Task instructions: Your answer is every line of the material below in which the string "name" occurs.

Extracted entries:
--*--

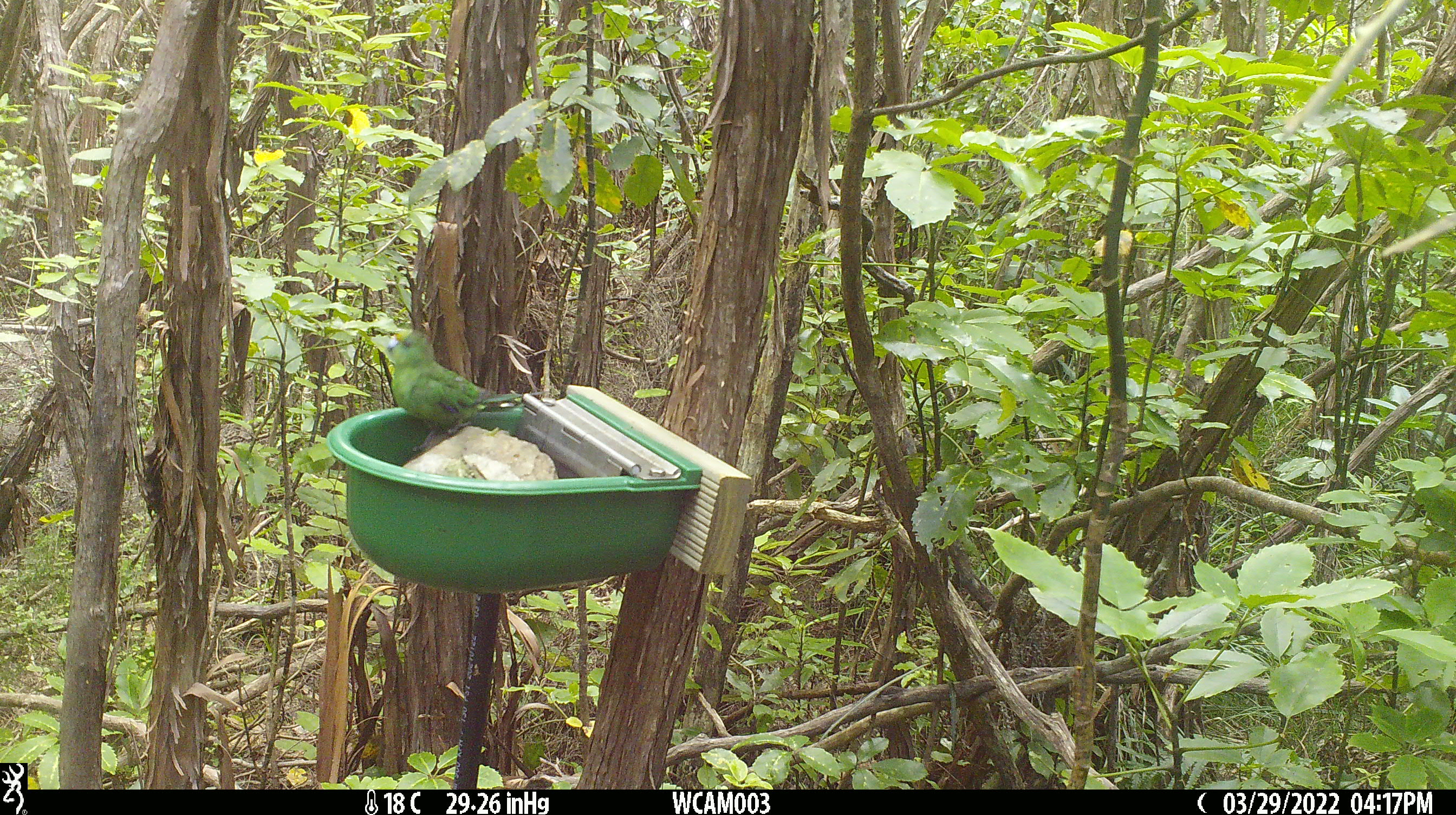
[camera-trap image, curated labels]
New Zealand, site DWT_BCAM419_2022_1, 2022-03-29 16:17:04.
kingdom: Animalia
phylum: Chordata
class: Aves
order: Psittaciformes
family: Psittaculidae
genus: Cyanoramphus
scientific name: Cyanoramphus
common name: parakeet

--*--

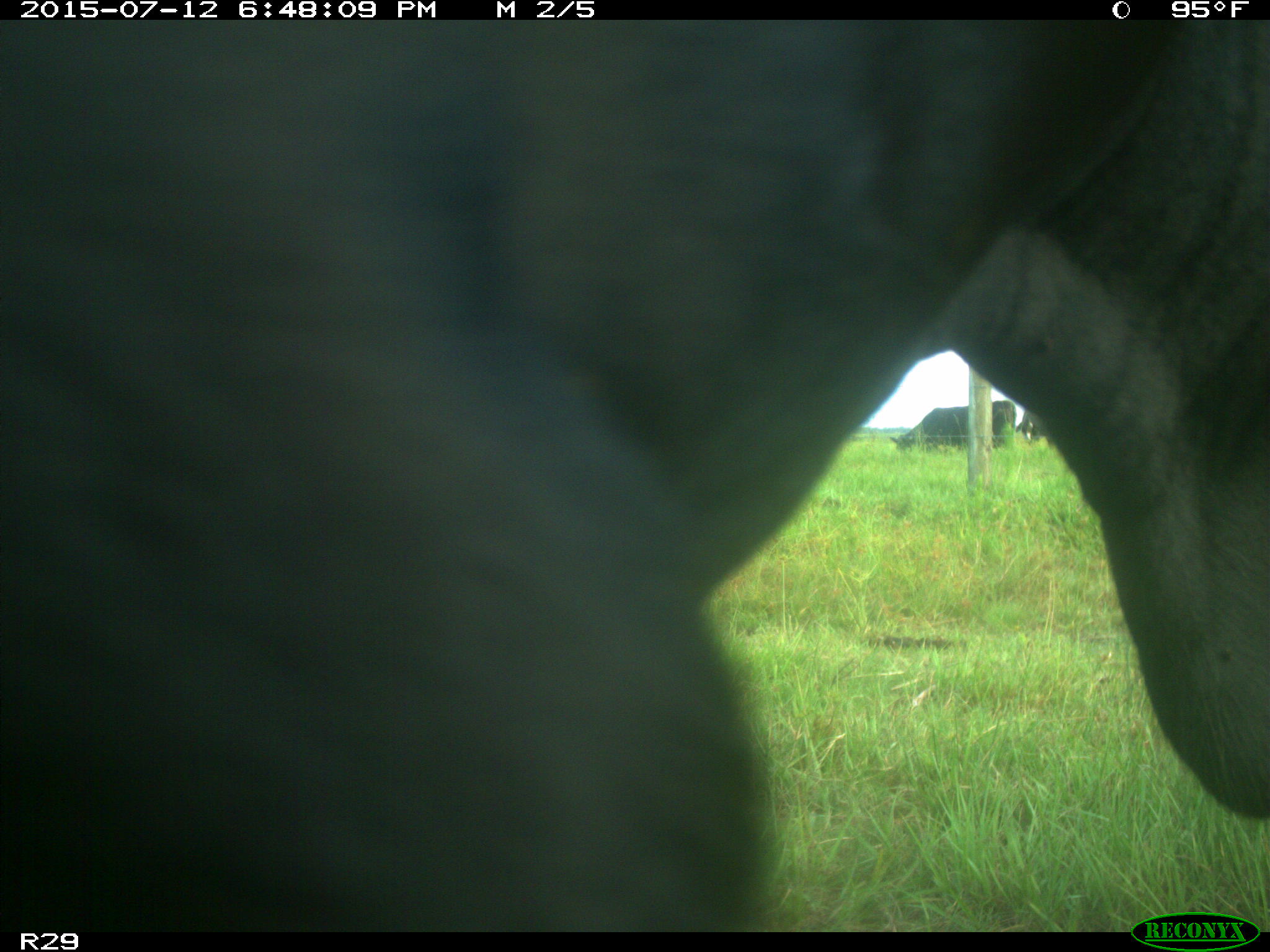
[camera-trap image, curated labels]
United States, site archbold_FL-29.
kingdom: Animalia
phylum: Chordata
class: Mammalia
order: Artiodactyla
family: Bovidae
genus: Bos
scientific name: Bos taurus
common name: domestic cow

--*--

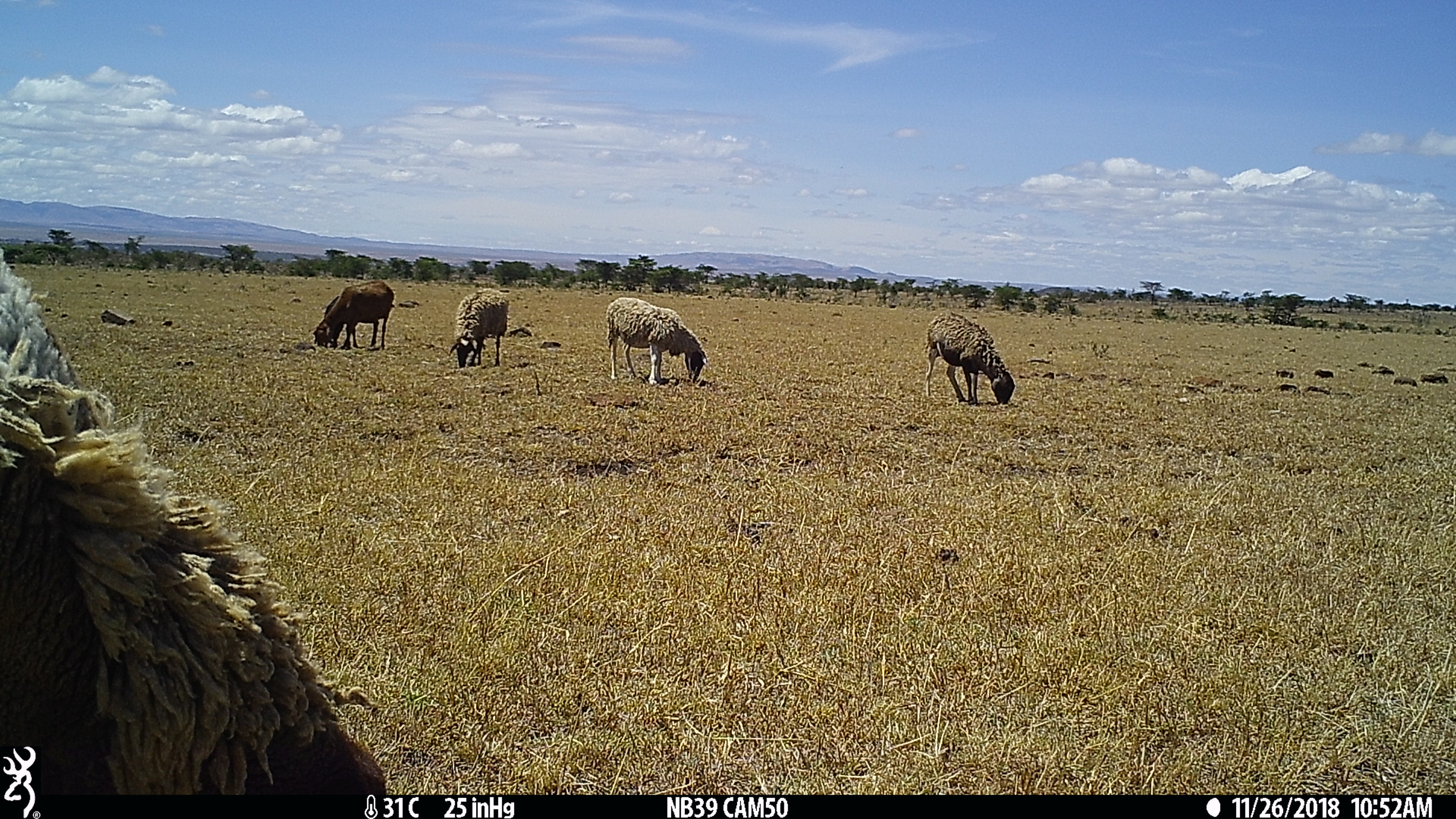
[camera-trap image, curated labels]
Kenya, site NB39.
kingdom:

--*--

Exercise answer:
scientific name: Cyanoramphus
common name: parakeet
scientific name: Bos taurus
common name: domestic cow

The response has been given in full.